Teddy goes to the window and looks out. “Neighbor’s house is dark, too. Do you have a flashlight or some candles?”

It’s not quite sunset outside and Teddy’s big frame is lit up as he stands with his back to the window, facing me. That’s when it sets in. I mean really sets in. I’m snowed in with Teddy. Freaking snowed in. Just the two of us. With no power.

“Holly?” The way he says my name, rough but somehow soft, snatches my attention.
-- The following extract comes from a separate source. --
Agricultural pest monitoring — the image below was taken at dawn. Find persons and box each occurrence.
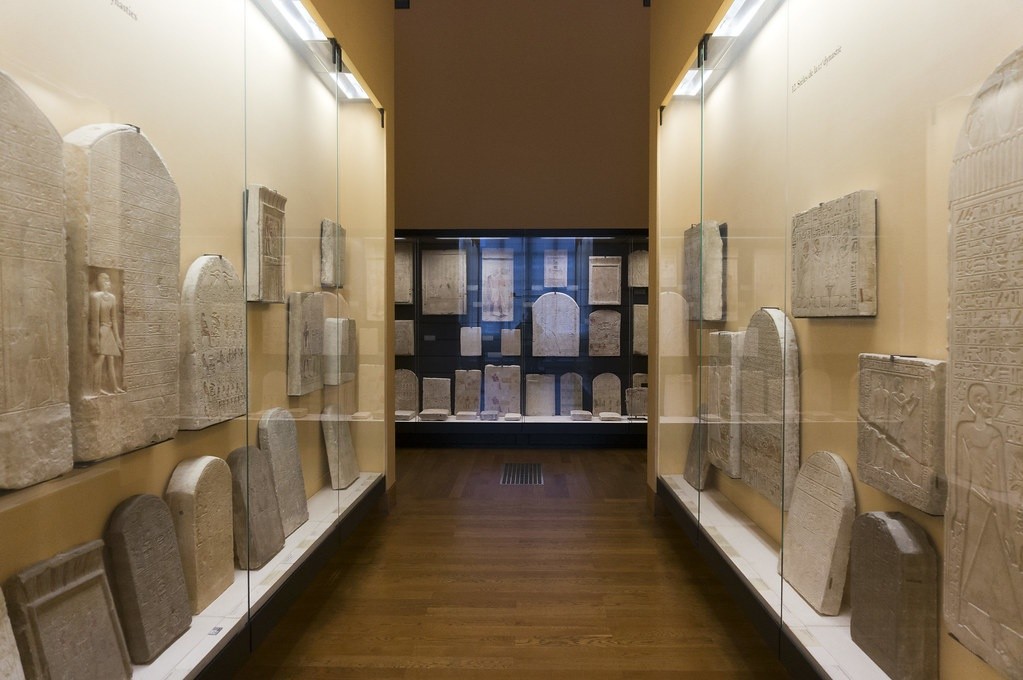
[90,273,122,396]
When I meet his gaze, his gray eyes (though I can’t actually make out the color in the dim light) seek me out with concern and care. “We’ll be okay.”

How do I tell him that my concern isn’t that we’ll freeze to death but that I might say or do something idiotic and embarrass myself in front of him? This crush feels like it’s going to die a cold, humiliating death.

Once you make a big enough ass out of yourself in front of someone you like, you realize that there is absolutely no coming back from it. That’s it. The heart moves on. No, not the heart. The brain. It must be a survival technique. When all hope is finally lost, your brain stops sending dopamine or endorphins orwhatever it is (science is clearly not my strong suit) that makes your body sing when the other person is around.

I don’t want to be over Teddy. This crush feels good, even if I am way, way out of my depth here.

This is one of those instances when I wish I were more like Stella. She would have no problem being snowed in with her crush. But I’m me, and Teddy is still staring at me like I’m about to break down in front of him.

“Lights,” I say finally. “I think there might be a flashlight in the master closet, and I saw some candles under the sink.”

He moves into action, but I’m slower. He gets close, and I realize I’m in his path and start to move, but he’s already going around me and now I’m in front of him again.

“Sorry,” I squeak as he braces himself on my shoulders to keep from plowing me over. His chest brushes against mine and I get a whiff of his soap mixed with fir tree.

We both start to move again, but this time, we go in opposite directions.

I grab the candles under the sink and then search the other rooms, finding two more. When I get back to the main room, Teddy has a small flashlight and matches.

He turns the flashlight on and shines it around the dark room, then turns it back off and sets it on the counter. “These were in there too.” He holds up the matches.

“Should we save them?”

He shakes his head. “Maybe one, but I doubt the power will be out that long.”

We light the candles, leaving one on the kitchen counter, and I bring the others into the living room.

“Well.” He blows out a breath and sits on the couch with his beer. “Not a lot we can do now but wait.”

“We could put on a movie,” I suggest and then immediately chastise myself. “But we don’t have any power.”

He laughs softly. “Would have been a great idea.”

“I have my laptop. We could watch something on that.”

“We should probably save it.”

I nod, glancing outside. The sky is getting darker, and the snow is still falling. “For emergencies? In case we need to...email someone or something.”

One side of his mouth lifts and I get a half-dimpled smile. “I meant in case we got bored later.”

“Oh, right.” I move into the kitchen and pour myself a glass of the RumChata.

“Who would we email, out of curiosity?” Teddy asks when I get back. I sit next to him on the couch. His presence feels even bigger in the near dark.

“I don’t know,” I say with an embarrassed giggle. “Maybe the power company?”

“Or a snowplow?” he teases.

“So maybe email isn’t the best way to contact someone in an emergency, but maybe as a last resort? At least I could email my parents to say goodbye.” The room is starting to cool off without the heat on. There’s a fireplace but only two logs of firewood because it has always been more about ambience than survival.

Teddy angles his body toward me and places one arm on the back of the couch. “That’s sweet.”